▶ **Collected data**
----------------------------------------

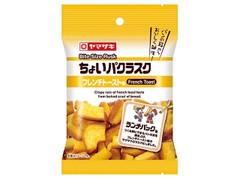 ヤマザキ ちょいパクラスク フレンチトースト味 袋45g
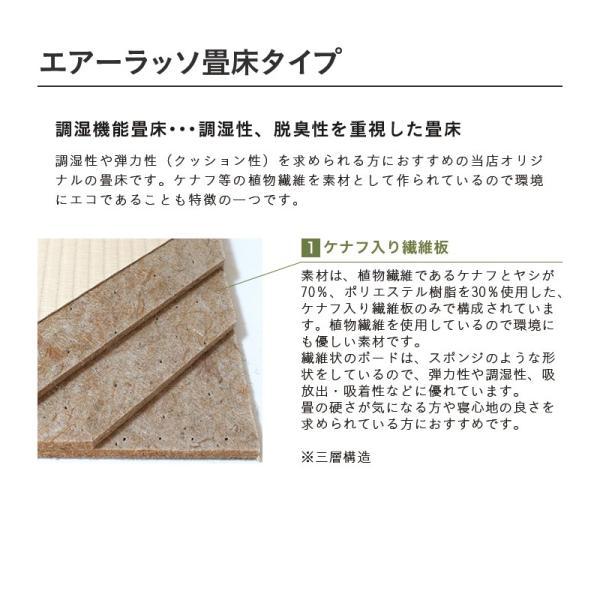 檜ベッド シングル 畳ベッド 日本製 国産ひのき ヘッドレス 檜すのこ床板 選べる畳 エアーラッソ畳床|tatamikouhinn|09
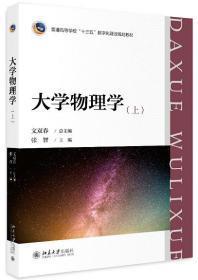 """大学物理学(上)/普通高等学校""""十三五""""数字化建设规划教材"""
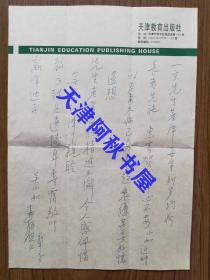 著名学者吴小如致朱一玄信札一通一页(16开)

----------------------------------------

▶ **Aim of the task**
All of the lines above must be printed again exactly, and no picture may appear in the copy.

▶ **Solution below**
 ヤマザキ ちょいパクラスク フレンチトースト味 袋45g
 檜ベッド シングル 畳ベッド 日本製 国産ひのき ヘッドレス 檜すのこ床板 選べる畳 エアーラッソ畳床|tatamikouhinn|09
 """大学物理学(上)/普通高等学校""""十三五""""数字化建设规划教材"""
 著名学者吴小如致朱一玄信札一通一页(16开)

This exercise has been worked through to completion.